### EXERCISE PROMPT
Across the entries below, how many lines include the word "volunteer"? Reply with only the number.

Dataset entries
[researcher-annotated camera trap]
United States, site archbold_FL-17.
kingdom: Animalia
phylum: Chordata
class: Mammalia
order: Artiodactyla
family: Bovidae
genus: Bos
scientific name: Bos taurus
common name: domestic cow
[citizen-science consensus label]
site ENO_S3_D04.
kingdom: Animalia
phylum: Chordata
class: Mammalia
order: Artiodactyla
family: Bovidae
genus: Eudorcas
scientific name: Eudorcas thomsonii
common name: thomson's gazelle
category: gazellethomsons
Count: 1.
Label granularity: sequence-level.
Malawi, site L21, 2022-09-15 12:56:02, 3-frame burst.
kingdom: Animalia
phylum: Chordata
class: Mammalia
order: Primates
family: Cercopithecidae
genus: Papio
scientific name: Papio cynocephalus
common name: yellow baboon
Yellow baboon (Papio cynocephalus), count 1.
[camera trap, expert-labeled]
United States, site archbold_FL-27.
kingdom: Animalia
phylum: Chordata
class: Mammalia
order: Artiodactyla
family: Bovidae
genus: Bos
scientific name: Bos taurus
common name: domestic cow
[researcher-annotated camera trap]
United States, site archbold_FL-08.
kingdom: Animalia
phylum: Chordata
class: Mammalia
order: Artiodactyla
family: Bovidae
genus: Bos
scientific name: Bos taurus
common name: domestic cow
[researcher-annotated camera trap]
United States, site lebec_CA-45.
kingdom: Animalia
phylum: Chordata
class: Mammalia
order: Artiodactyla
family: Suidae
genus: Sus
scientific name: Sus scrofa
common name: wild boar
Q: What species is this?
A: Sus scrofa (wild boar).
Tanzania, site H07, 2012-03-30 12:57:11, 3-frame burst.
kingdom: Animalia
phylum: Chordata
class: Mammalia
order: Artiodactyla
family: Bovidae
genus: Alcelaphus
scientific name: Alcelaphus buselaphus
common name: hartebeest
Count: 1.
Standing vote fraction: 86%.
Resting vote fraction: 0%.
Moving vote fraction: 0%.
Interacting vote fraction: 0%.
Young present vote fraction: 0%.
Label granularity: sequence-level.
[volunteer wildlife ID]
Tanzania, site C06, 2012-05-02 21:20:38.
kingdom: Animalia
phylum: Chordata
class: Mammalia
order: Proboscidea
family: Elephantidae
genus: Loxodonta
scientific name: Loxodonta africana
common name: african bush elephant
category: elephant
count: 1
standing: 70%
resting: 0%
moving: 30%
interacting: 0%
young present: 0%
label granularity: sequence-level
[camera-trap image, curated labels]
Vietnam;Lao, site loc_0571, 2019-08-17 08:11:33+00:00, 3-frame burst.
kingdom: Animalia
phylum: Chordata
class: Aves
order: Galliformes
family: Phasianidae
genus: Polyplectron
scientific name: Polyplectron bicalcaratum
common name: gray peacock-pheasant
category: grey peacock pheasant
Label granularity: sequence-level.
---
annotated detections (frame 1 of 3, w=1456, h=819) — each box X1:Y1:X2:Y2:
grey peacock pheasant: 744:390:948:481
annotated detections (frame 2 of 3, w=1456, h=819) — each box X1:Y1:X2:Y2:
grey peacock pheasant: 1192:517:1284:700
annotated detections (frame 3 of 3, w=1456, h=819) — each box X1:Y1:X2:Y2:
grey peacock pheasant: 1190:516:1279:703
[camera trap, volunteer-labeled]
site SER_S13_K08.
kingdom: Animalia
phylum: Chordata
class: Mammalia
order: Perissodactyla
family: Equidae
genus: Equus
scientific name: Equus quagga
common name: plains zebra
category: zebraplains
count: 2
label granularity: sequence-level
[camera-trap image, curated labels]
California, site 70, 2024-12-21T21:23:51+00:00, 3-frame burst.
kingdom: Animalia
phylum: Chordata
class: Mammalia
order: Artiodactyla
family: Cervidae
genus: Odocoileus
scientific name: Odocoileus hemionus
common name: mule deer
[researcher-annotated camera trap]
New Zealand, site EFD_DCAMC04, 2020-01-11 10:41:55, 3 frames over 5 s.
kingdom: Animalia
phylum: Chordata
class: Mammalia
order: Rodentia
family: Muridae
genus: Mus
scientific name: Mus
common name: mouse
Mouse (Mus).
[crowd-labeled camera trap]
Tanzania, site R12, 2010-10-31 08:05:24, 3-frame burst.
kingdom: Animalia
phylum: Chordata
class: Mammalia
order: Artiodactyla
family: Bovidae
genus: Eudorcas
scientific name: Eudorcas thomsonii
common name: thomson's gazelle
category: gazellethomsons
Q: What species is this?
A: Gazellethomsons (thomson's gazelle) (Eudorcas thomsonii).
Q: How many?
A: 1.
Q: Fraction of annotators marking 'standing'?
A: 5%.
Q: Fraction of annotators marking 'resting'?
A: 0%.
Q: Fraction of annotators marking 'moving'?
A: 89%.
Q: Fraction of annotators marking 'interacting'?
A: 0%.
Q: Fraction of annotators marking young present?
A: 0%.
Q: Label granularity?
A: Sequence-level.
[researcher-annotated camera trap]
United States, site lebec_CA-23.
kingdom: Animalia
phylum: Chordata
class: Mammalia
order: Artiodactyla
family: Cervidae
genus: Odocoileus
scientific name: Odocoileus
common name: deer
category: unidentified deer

### EXERCISE SOLUTION
2